Wir alle haben ein Interesse an einem nachhaltig wettbewerbsfähigen Europa. Der Euro war von Beginn an ein gemeinsames Projekt, dessen Erfolg auf dem politischen Willen aller Partnerländer beruht, die nationale Politik konsequent stabilitätsorientiert auszurichten.

Um eine tragfähige Europäische Stabilitätskultur zu entwickeln, müssen wir jetzt das institutionelle Gefüge der Währungsunion vervollständigen. Die jüngsten Beschlüsse des Europäischen Rates und des ihn vorbereitenden Euro-Gipfels weisen den Weg: Es geht darum, die Entscheidungen zum permanenten Stabilitätsmechanismus und die verschärfte haushalts- und wirtschaftspolitische Überwachung mit Entschiedenheit umzusetzen.

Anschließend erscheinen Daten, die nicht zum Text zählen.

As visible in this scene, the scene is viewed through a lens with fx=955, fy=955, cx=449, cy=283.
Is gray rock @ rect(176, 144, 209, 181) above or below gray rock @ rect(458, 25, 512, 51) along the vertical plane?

Zeigen wir der Welt, dass wir aus den Schwierigkeiten gelernt haben - auch, indem alle in der Haushalts- , Steuer- und Sozialpolitik ihre Aufgaben beherzt angehen und ihren Finanzsektor zukunftsfest machen. Europa, dieses politische Projekt, ist weit umfassender als es die Lösung der wirtschaftlichen und finanziellen Probleme nahe legt.

Das Projekt Europa betrifft aber nicht nur unsere inneren Angelegenheiten, es wirkt auch nach außen. Dass wir auf globale Herausforderungen gemeinsam als Europäer reagieren müssen, zeigen uns in diesen Tagen die Ereignisse in Japan: Die ungeheuerliche Naturkatastrophe und die Gefahren, die von den Atomreaktoren in Fukushima ausgehen, erfüllen viele Menschen mit Sorge. Offenheit und Vertrauensbildung müssen beim Umgang mit den Erkenntnissen, die wir aus dem Geschehenen gewinnen, ganz vorne stehen.

Am vergangenen Freitag habe ich in Hamburg zu Asien gesprochen. Die Botschafter aus Japan und Singapur haben mir vor allem zugestimmt, als ich über den Umgang in Europa zwischen großen und kleinen Ländern auf gleicher Augenhöhe gesprochen habe. Dieser sei vorbildhaft für Asien. Die Bevölkerungszahlen von Malta und Deutschland entsprechen im Verhältnis denen von China und Laos.

Sie wissen um das hohe Ansehen Ihres Landes in Deutschland und ich weise auf Ihr Land häufig als eines der sechs Gründungsländer Europas hin. In seiner Vielgestaltigkeit hat Belgien den Europäern immer wieder wichtige Impulse gegeben. Auf belgische Impulse für ein in Vielfalt geeintes Europa vertrauen wir auch in Zukunft. Deshalb haben wir großes Interesse, dass Belgien stark, solidarisch und geeint seinen Beitrag in Europa und der Welt leistet.

Das Königreich Belgien bezieht seinen Reichtum auch aus seiner kulturellen Vielfalt. Dazu gehört die deutsche Sprache als dritte Landessprache. Sie selbst, Majestät, sprechen in Ihrer Weihnachtsansprache mit den deutschsprachigen Belgiern unsere gemeinsame Sprache. Wir würden uns freuen, wenn sich den Schülern und Studierenden in allen Regionen des Königreichs mehr Gelegenheiten eröffneten, Deutsch als zweite Fremdsprache zu erlernen - zum Wohle unserer Beziehungen als Nachbarn wie als Wirtschaftspartner.

Sie, Majestät, haben in den vergangenen Monaten beharrlich darauf hingearbeitet, die Bildung einer neuen Regierung zu ermöglichen. Wir hoffen, dass die Bemühungen hierzu bald erfolgreich sein werden. Wir brauchen Belgien - als starken Partner, als Nachbar und als Freund.

Ich bitte Sie, mit mir das Glas zu erheben: Auf die Freundschaft zwischen Deutschland und Belgien und auf das persönliche Wohl Ihrer Majestäten.